Chirurgen haben ein Herz
Erfahrungsbericht Famulatur
Judith Schumacher
Auf Station
Auf der Station waren wir leider zu Beginn sehr viele (fünf Famulanten, zwei Blockpraktikanten und ein PJ’ler, der jedoch den ganzen Tag im OP hing). Dies war jedoch nicht so schlimm, da es meist am morgen trotzdem mehr als genug zu tun gab. Unser Tagesablauf sah in etwa so aus: 7.45 Frühbesprechung (für uns freiwillig), anschließend Blutabnahme und Mitgehen bei der Visite. Dann Kaffeepause oder Gespräche mit den Stationsärzten, die sich zwar soviel Zeit wie möglich für uns nahmen, aber eigentlich mit ihrer Büroarbeit manchmal kaum hinterher kamen. Zwischen 10 und 12 kamen die ersten Neuaufnahmen, mit denen wir eine Anamnese machten, sowie eine kurze körperliche Untersuchung. Bei Schlaganfallpatienten kam auch noch eine neurologische Untersuchung dazu. Bereits am Morgen gingen meist einer oder zwei von uns direkt von der Besprechung mit in den OP. Wenn um 13.00 nichts mehr zu tun war, war dies ein guter Zeitpunkt zur „zweiten Runde“ hinunter zu gehen.

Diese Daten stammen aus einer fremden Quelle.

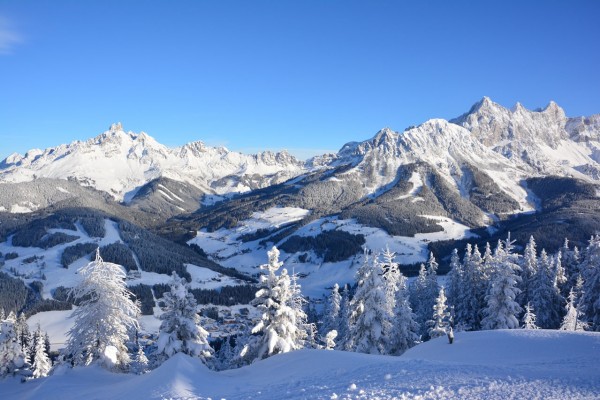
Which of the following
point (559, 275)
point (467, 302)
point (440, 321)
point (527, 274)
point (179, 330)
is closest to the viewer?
point (179, 330)

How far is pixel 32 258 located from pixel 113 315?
191225 mm

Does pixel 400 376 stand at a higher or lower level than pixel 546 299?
lower

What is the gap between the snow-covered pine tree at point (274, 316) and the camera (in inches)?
1125

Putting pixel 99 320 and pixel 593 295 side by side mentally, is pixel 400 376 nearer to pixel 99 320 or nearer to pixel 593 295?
pixel 99 320

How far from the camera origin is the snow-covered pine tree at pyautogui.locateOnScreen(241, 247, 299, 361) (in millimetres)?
28578

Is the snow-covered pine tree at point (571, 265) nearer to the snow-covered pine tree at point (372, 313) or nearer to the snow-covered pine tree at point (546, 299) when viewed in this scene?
the snow-covered pine tree at point (546, 299)

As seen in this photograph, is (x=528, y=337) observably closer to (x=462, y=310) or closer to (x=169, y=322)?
(x=169, y=322)

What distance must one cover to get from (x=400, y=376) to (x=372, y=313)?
67.2ft

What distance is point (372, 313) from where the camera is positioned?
35.9m

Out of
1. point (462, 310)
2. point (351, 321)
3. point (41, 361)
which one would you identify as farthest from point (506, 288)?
point (41, 361)

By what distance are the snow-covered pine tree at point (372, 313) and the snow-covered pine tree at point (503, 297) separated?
13.0 m

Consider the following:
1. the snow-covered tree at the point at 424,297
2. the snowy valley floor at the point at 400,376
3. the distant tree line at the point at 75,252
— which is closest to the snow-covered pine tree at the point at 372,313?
the snowy valley floor at the point at 400,376

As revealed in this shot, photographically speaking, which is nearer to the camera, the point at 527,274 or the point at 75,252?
the point at 527,274

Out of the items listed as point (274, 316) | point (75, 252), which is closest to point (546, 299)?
point (274, 316)
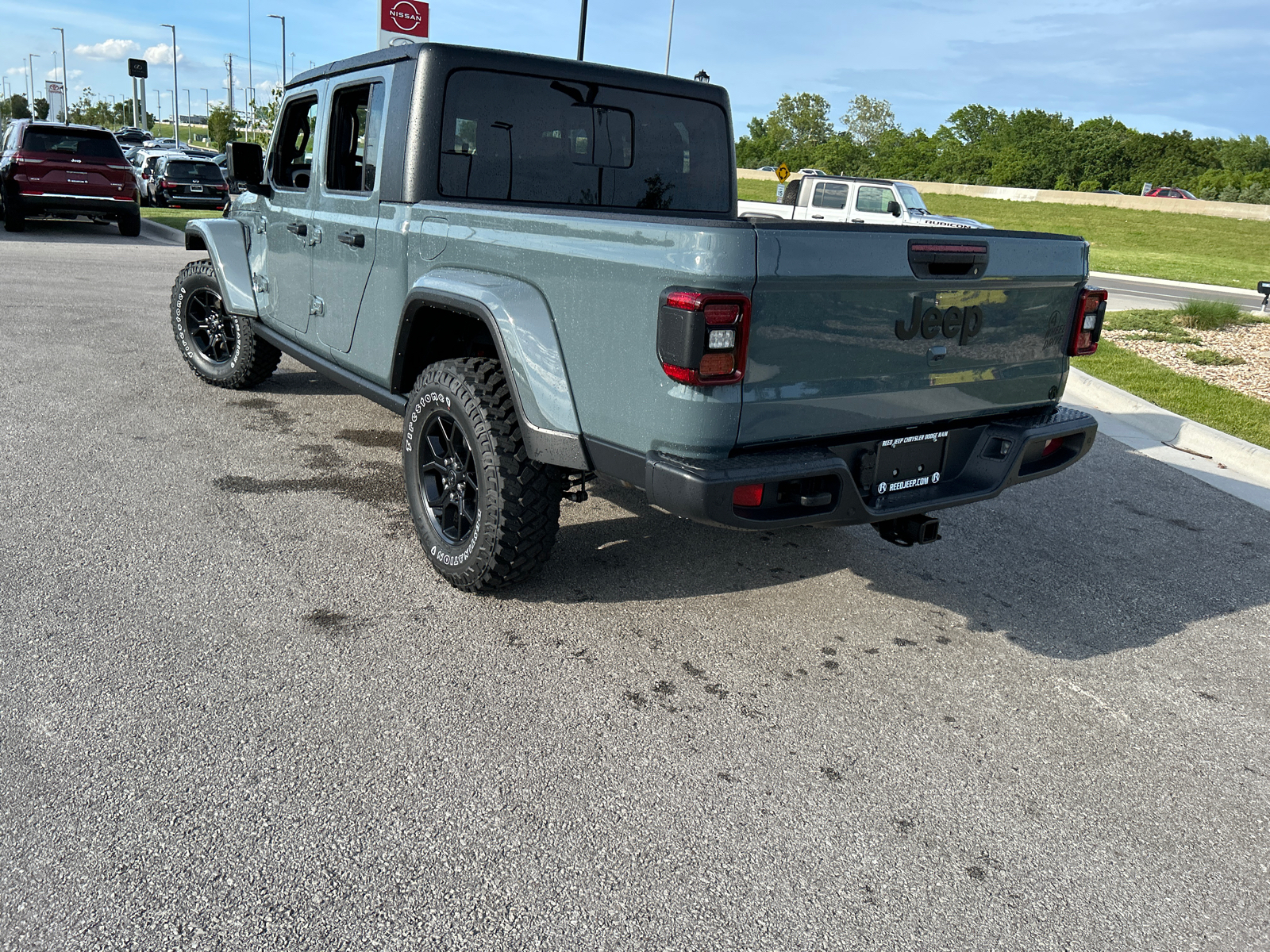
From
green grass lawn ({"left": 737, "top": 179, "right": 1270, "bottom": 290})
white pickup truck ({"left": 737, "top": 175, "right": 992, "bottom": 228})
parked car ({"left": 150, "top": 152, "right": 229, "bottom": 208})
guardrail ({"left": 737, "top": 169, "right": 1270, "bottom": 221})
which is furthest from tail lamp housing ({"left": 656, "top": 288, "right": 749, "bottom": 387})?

Was ich etwas schade fand, war, dass bei der Einteilung, wer bereits morgens mitgehen durfte, die Blockpraktikanten vor uns Famulanten meist ein wenig bevorzugt wurden, da sie lediglich eine Woche in der Herzchirurgie waren. Es kamen auch jede Woche wieder ein oder zwei neue Blockpraktikanten, sodass wir ein wenig um unsere Plätze kämpfen mussten, was jedoch auch nicht so schwer war. Insgesamt bekam ich circa dreimal pro Woche Gelegenheit, OPs zu sehen. Nach zwei Wochen war ich allerdings mit den häufigsten Verfahren durch. Im OP konnte man meistens relativ wenig selbst machen, aber viel sehen. Außerdem waren auch einige Assistenzärzte bereit einem am Bein bei verschiedenen Bypass-OPs Nahttechniken zu zeigen und mich auch nähen zu lassen. (Dafür muss man allerdings fragen, von alleine wird einem dies nicht angeboten)
Viele Freiheiten
Insgesamt hatten wir eigentlich sehr viele Freiheiten. Es kam nicht selten vor, dass wir bereits um 14.00 oder 14.30 nach hause gehen konnten. Manchmal nahm sich auch einer der Ärzte Zeit uns nachmittags auf Station einiges zu erklären oder ging mit uns zu einem Patienten mit besonders auffälligen Symptomen. Allerdings war oft zu spüren, dass viele von ihnen unter einem ziemlichen Zeitdruck standen. Dennoch war die Stimmung sowohl auf der Station als auch im OP sehr gut. Auch wenn oft alles im Chaos versank, muss man eines über die Herzchirurgen sagen: sie haben ein Herz.